To fully support a useful analytical experience, the system needs to process these utterances and turn them into specifications so that a sophisticated visual analytics platform can show the user an appropriate visualization response. While follow-up repair utterances can help resolve ambiguities, the system is often constrained by the domain of the knowledge base or the context of the interaction (e.g. “inexpensive” home has a different meaning than “inexpensive” wine). By finding relevant missing data attributes and appropriate visualizations, Ask Data attempts to satisfy people’s intent in these natural language utterances. Let’s walk through some examples to give a flavor of the various ways we infer missing information in Ask Data.

Consider a question like, “What's my profit over time?” While it is apparent that the user is expecting some form of a time-series visualization to perhaps see how their profit margins are doing, they haven't specified any time attribute to associate with profit. Ask Data resolves an abstract concept such as ‘time’ to an appropriate time attribute in the user’s data such as ‘Order Date’ as seen below:


Now, you might ask, if there is more than one time attribute in the data source, how does Ask Data know which one to pick? To help infer missing information, the feature relies on additional metadata derived directly from the data source. This metadata includes information about the data types (e.g., text, dates, places, boolean, numbers), statistical values such as data distribution, cardinality as well as popularity scores that reflect how often the data attribute is used in visualizations generated from the data source.

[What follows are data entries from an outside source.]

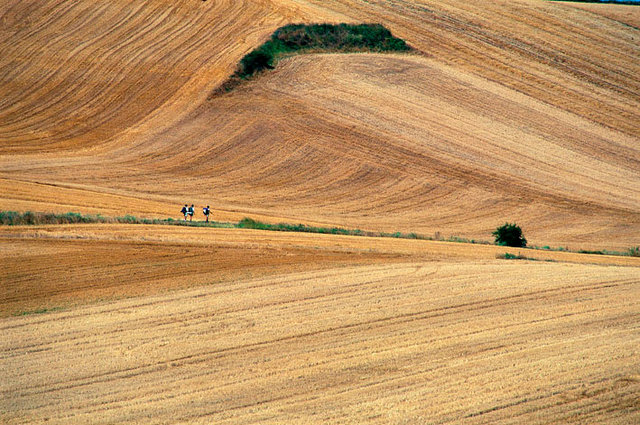Champ de blé en Rioja-567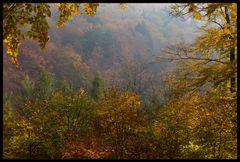 Nicht jeder Herbst ist so schön... (Variante 1)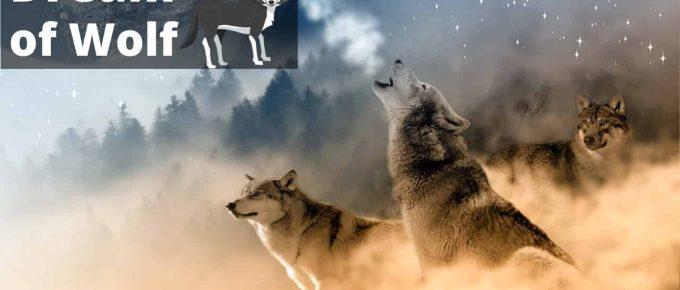 DREAM INTERPRETATION -Changing old habits [symbols -wolves, handgun, hut, light] | Regular Dream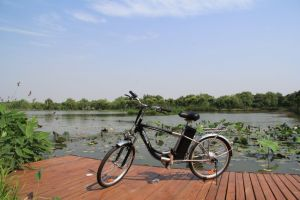 Electric Mountain Bicycle with Lithium Battery pictures & photos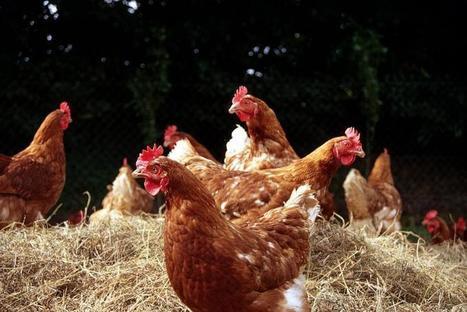 « Le bien-être ne doit pas être perçu comme une contrainte » | SCIENCES DE L'ANIMAL | Scoop.it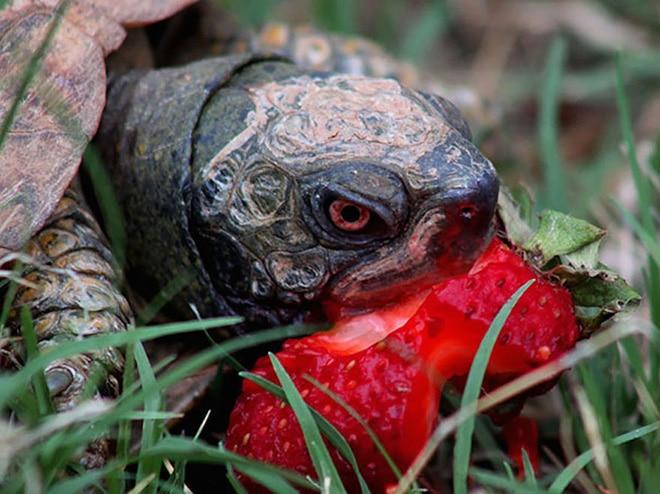 черепаха с клубникой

Filling the holes and connecting the dots
Ask Data supports five different analytical expressions based on the basic database operations found in Tableau:
Aggregation expressions: The values of multiple rows are grouped together to form a single value based on a mathematical function. For example, “Sum of Sales,” or “Count of Customers.”
Group expressions: Expressions that partition the data into categories shown in a data visualization, like “by Region” or “by Sales.”
Sort expressions: Expressions that arrange data rows in an order, like ascending, descending, or alphabetical. For example, “sort Products in ascending order by sum of Profit” or “sort Customer Name in alphabetical order.”
Filter expressions: Expressions that return a subset of the field’s domain. They can be numerical filters like “sum of Sales at least $2,000” or categorical filters like “Customer Name starts with John” or “Category contains Manufacturing.”
Limit expressions: Expressions akin to Filters that return a subset of the field’s domain, restricting up to a subset of rows. For example, “top 5 Wineries by sum of Sales” or “bottom Category by average Profit.”

Similar to grammar for a language, there is a known syntax for each of these expression types in Ask Data. However, just like people use language colloquially, we can’t expect these utterances to be grammatically correct and precise all the time; Humans are innately imprecise and ambiguous. In that spirit, here are some examples of how Ask Data handles underspecified or ambiguous analytical expressions by inferring missing information.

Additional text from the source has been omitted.